Si bien esto es parte de la verdad, no podemos dejar de decir que nos falta claridad y una visión global, en cuanto a la importancia de este gesto en nuestra vida cristiana y en la vida de la Iglesia. El ayuno tiene una dimensión integral y social, personal y comunitaria a la vez. Esta orientado a mi bien espiritual como al bien de mi prójimo. Como nos orienta e ilumina la palabra, el verdadero ayuno comienza  eliminando todos los yugos, el gesto amenazador y la palabra maligna. Una primera invitación a  eliminar y romper las cadenas que nos atan a formas antievangélicas de pensar, de obrar, y practicar, que atentan contra nuestra felicidad y nuestra dignidad.

Romper en primer lugar con mis propias cadenas para comenzar con la liberación total de todos los hombres; la cadena de egoísmo, primer atentado a la justicia social, los yugos de la mentira que oscurecen la verdad, el yugo de la indiferencia, la apatía, la mediocridad, la comodidad, “cómplices” de todo este “orden de cosas”; decidirnos a sacarnos y sacudirnos de una buena vez las cadenas que estamos ya acostumbrados a tener. Pero para este acto de liberación hace falta el soplo de Dios que nos invita a este éxodo cuaresmal, impulsados y animados por su promesa. Solo así es posible esta revolución espiritual.

En un segundo momento nos invita a “si ofreces tu pan al hambriento y sacias al que vive en la penuria” y aquí descubrimos la dimensión social y comunitaria de nuestro ayuno. No es solamente abstención de alimentos, un método de dieta o un esfuerzo ascético oriental, el ayuno nos abre a la dimensión fraterna, nos ayuda a apartar los ojos de las cosas de este mundo, para poder enfocarnos más profundamente en Cristo y en los hermanos. El ayuno no es una forma de lograr que Dios haga lo que deseamos, sino descubrir que es lo que Él desea con nosotros. El ayuno nos cambia a nosotros, no a Dios. El ayuno no es una manera de aparecer más espirituales que otros. El ayuno nos ayuda a  crecer en espíritu de humildad, de disponibilidad y una actitud gozosa ante Dios y los hermanos.

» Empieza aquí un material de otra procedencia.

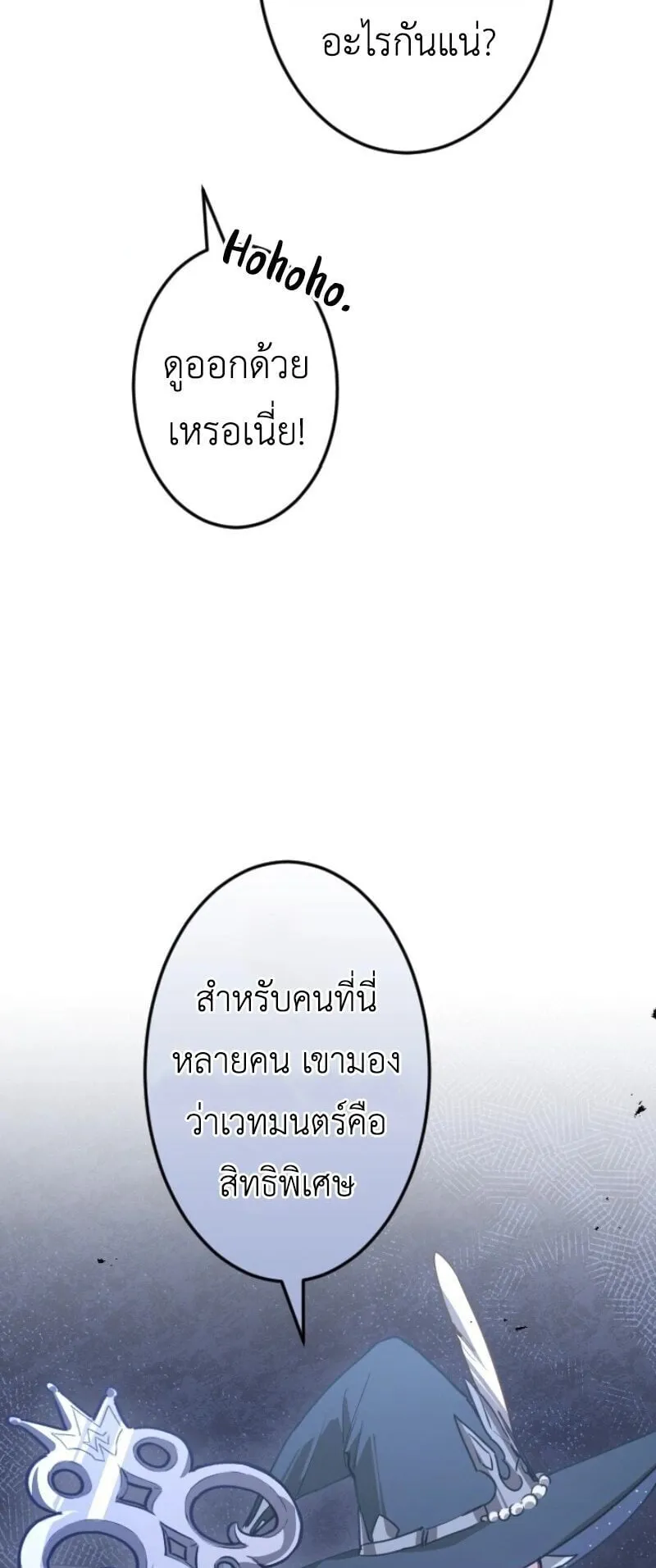 The Magic Theory of the Regressed Sword Saint ตอนที่ 10 หน้า 33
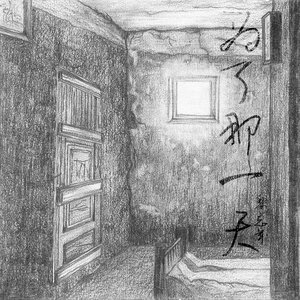 白露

Por último la Palabra concluye diciendo como fruto de toda esta vivencia “tu luz se alzará en las tinieblas y tu obscuridad será como el mediodía. El Señor te guiará incesantemente, te saciará en los ardores del desierto y llenará tus huesos de vigor; tú serás como un jardín bien regado, como una vertiente de agua, cuyas aguas nunca se agotan…”. Puestas nuestras miradas en Él y lo que nos promete, caminemos esperanzados, dejándonos transformar por todos los medios que Él nos ofrece.